** Listed entries **
____________________
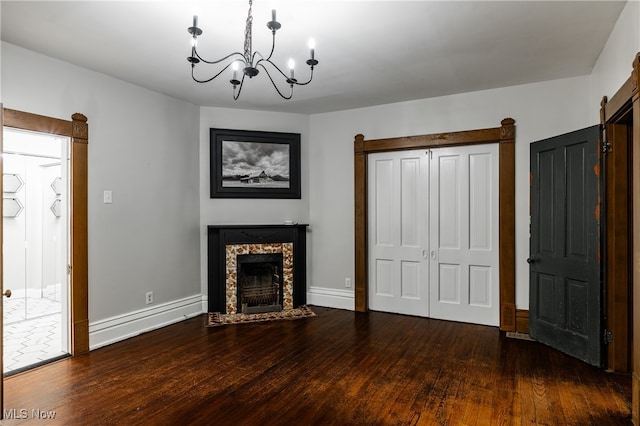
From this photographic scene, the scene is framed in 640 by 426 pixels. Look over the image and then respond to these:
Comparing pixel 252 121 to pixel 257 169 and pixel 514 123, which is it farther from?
pixel 514 123

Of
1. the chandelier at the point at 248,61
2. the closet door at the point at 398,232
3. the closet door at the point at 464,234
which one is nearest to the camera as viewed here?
the chandelier at the point at 248,61

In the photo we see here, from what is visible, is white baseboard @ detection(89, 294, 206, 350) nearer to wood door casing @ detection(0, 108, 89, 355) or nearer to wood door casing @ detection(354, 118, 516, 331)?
wood door casing @ detection(0, 108, 89, 355)

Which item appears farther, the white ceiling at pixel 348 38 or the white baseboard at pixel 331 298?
the white baseboard at pixel 331 298

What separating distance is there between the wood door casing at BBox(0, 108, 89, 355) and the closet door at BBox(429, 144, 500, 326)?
12.3 ft

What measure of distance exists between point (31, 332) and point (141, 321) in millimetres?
1269

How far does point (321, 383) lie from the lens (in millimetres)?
2988

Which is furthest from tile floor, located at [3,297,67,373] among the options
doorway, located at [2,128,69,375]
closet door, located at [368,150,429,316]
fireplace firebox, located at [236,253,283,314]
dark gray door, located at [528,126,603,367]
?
dark gray door, located at [528,126,603,367]

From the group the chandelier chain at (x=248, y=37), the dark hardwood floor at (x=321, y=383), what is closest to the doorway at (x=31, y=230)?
the dark hardwood floor at (x=321, y=383)

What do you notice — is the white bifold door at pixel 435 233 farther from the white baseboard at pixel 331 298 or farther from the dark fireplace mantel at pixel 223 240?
the dark fireplace mantel at pixel 223 240

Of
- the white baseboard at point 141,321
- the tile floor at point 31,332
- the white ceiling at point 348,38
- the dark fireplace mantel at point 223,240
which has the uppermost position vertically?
the white ceiling at point 348,38

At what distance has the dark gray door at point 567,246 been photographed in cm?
328

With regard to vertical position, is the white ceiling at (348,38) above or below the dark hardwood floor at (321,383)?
above

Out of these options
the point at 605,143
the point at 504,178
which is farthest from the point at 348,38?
the point at 504,178

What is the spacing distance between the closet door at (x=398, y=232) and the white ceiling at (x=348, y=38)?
108cm
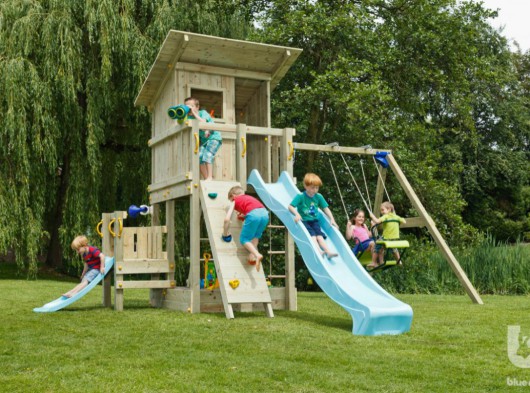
____________________
** Problem to solve **
Copy all of the material above word for word, leaving the pictures out of your answer.

** Answer **
From this photographic scene, the scene is framed in 640 by 426 pixels. Look over the image and then respond to these:
Comparing pixel 252 121 to pixel 257 169 and pixel 514 123, which is it farther from?
pixel 514 123

Of
1. the chandelier at the point at 248,61
2. the closet door at the point at 398,232
3. the closet door at the point at 464,234
which one is nearest to the camera as viewed here?
the chandelier at the point at 248,61

In the photo we see here, from what is visible, is white baseboard @ detection(89, 294, 206, 350) nearer to wood door casing @ detection(0, 108, 89, 355) or nearer to wood door casing @ detection(354, 118, 516, 331)?
wood door casing @ detection(0, 108, 89, 355)

Which item appears farther, the white ceiling at pixel 348 38 or the white baseboard at pixel 331 298?
the white baseboard at pixel 331 298

What separating distance is there between the wood door casing at BBox(0, 108, 89, 355) and the closet door at BBox(429, 144, 500, 326)?
12.3 ft

What measure of distance exists between point (31, 332) and point (141, 321) in millimetres?
1269

How far does point (321, 383) lie from the lens (in millimetres)?
2988

Which is furthest from tile floor, located at [3,297,67,373] among the options
doorway, located at [2,128,69,375]
closet door, located at [368,150,429,316]
fireplace firebox, located at [236,253,283,314]
dark gray door, located at [528,126,603,367]
?
dark gray door, located at [528,126,603,367]

From the group the chandelier chain at (x=248, y=37), the dark hardwood floor at (x=321, y=383), what is closest to the doorway at (x=31, y=230)?
the dark hardwood floor at (x=321, y=383)

What do you notice — is the white bifold door at pixel 435 233 farther from the white baseboard at pixel 331 298 or farther from the dark fireplace mantel at pixel 223 240?
the dark fireplace mantel at pixel 223 240

Of
- the white baseboard at point 141,321
- the tile floor at point 31,332
- the white ceiling at point 348,38
- the dark fireplace mantel at point 223,240
which has the uppermost position vertically?
the white ceiling at point 348,38

At what distance has the dark gray door at point 567,246 been photographed in cm?
328

With regard to vertical position, is the white ceiling at (348,38) above or below the dark hardwood floor at (321,383)?
above

Out of these options
the point at 605,143
the point at 504,178
which is farthest from the point at 348,38?
the point at 504,178

What is the spacing distance between the closet door at (x=398, y=232) and the white ceiling at (x=348, y=38)?
108cm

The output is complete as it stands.